TEXTE EXTRAIT -
Développer la séquestration carbone par une meilleure gouvernance (Article d’analyse)
Dans une note, suivie d’un webinaire le 7 juin dernier, le Comité 21 et l’Association Bilan Carbone (ABC) ont livré leurs propositions de gouvernance pour mettre la séquestration au service de la neutralité carbone et de la préservation de la biodiversité.
La séquestration carbone consiste à maintenir le carbone hors de l’atmosphère dans un réservoir ou puits (biomasse, technologique, etc.) sur une période longue. Pour le Comité 21 et l’Association Bilan Carbone (ABC), qui travaillent de longue date sur les enjeux “climat”, la séquestration est un levier indispensable pour atteindre l’objectif de neutralité que s’est fixé la France à travers la Stratégie Nationale Bas Carbone (SNBC). Dans une note commune, les deux associations développent leurs réflexions sur les modalités de gouvernance propices à favoriser ce levier.
L’agriculture et la forêt en première ligne
Premier levier de séquestration : préserver les surfaces de forêts, restaurer celles qui sont dégradées, favoriser le reboisement sur les friches agricoles et les terres dégradées et en assurer une gestion durable, par un prélèvement qui respecte le renouvellement des peuplements et la protection des sols.
Un deuxième levier important est d’éviter tout changement d’affectation des sols induisant du déstockage comme l’artificialisation des sols, le retournement des prairies ou la suppression de zones humides.
Les associations rappellent également l’importance de choisir des pratiques agricoles ayant un impact positif sur les flux de carbone comme l’allongement des prairies temporaires, l’intensification modérée des prairies peu productives, la mise en place de l’agroforesterie, les haies sur cultures et/ou sur élevages, les bandes enherbées, le semi-direct, etc. Ces usages de sols et pratiques peuvent être à la fois soutenus par des politiques publiques et des dispositifs privés (projets labellisés d’achats de crédits carbone).
Un point à retenir : le carbone se déstocke beaucoup plus rapidement qu’il ne se stocke. Au regard de l’enjeu de maintien du stock, il est tout aussi nécessaire, selon les auteurs, d’œuvrer et de financer la préservation des puits de carbone déjà existants que d’en créer de nouveaux.
Puits de carbone naturel vs puits de carbone technologiques
Les auteurs soulignent la différence entre puits de carbone naturels et technologiques.

MATÉRIEL FOURNI -
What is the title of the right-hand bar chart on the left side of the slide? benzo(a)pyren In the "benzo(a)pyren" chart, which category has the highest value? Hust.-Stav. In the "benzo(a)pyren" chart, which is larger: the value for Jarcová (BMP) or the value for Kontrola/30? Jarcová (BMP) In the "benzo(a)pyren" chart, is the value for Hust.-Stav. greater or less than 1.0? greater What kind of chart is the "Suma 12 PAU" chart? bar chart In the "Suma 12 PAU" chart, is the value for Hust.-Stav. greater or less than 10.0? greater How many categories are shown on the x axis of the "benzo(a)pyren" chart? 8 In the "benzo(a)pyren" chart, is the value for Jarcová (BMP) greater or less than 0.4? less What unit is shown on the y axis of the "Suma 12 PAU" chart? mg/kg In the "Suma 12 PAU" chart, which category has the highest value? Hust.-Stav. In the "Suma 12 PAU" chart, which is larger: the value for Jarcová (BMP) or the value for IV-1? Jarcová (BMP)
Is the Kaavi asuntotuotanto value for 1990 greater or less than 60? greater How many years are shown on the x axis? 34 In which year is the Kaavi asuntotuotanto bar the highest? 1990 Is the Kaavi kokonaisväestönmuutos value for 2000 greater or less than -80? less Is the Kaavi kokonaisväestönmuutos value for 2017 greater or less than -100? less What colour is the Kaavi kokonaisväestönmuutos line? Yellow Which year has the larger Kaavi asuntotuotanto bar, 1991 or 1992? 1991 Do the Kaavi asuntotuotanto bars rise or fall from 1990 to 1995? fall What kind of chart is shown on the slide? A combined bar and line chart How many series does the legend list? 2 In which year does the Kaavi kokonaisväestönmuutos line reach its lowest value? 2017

CONSIGNE A -
Énumérez les pratiques agricoles que l'article sur la séquestration carbone cite comme ayant un impact positif sur les flux de carbone.
CONSIGNE B -
Substituez "séminaire en ligne" à "webinaire" en recopiant le passage de l'article sur la séquestration carbone qui commence par "Développer la séquestration" et se termine par "de la biodiversité.".
CONSIGNE C -
Prolongez l'article sur la séquestration carbone à partir de sa dernière phrase.
Le matériel fourni est indépendant du texte extrait.

RÉPONSE ATTENDUE A -
- l'allongement des prairies temporaires
- l'intensification modérée des prairies peu productives
- la mise en place de l'agroforesterie
- les haies sur cultures et/ou sur élevages
- les bandes enherbées
- le semi-direct

RÉPONSE ATTENDUE B -
Développer la séquestration carbone par une meilleure gouvernance (Article d’analyse)
Dans une note, suivie d’un séminaire en ligne le 7 juin dernier, le Comité 21 et l’Association Bilan Carbone (ABC) ont livré leurs propositions de gouvernance pour mettre la séquestration au service de la neutralité carbone et de la préservation de la biodiversité.

RÉPONSE ATTENDUE C -
Les puits de carbone naturels sont ceux qui se basent sur le vivant (forêts, zones humides, prairies, etc.) et qui permettent d’augmenter les capacités de séquestration sur le territoire national (afin de contribuer à l’atteinte de l’objectif de la SNBC) ou à l’international (dans une optique de solidarité climatique et de lutte contre les conséquences du changement climatique). Afin d’avoir un réel impact, les associations conseillent vivement de se tourner vers des projets labellisés, seul moyen de garantir l’exigence de traçabilité et de permanence des émissions séquestrées (au regard de leur résilience et de leur adaptation au changement climatique).
Les puits de carbone technologiques reposent sur des technologies de séquestration artificielles (procédés chimiques, captation industrielle, etc.) Ces technologies sont peu matures, coûteuses et peu à même de répondre aux objectifs d’augmentation des capacités de séquestration nationales comme internationales. Les associations conseillent de ne pas attendre le développement de ces solutions, qui verront très probablement le jour mais on ignore quand, dans quelles conditions de déploiement et à quel prix.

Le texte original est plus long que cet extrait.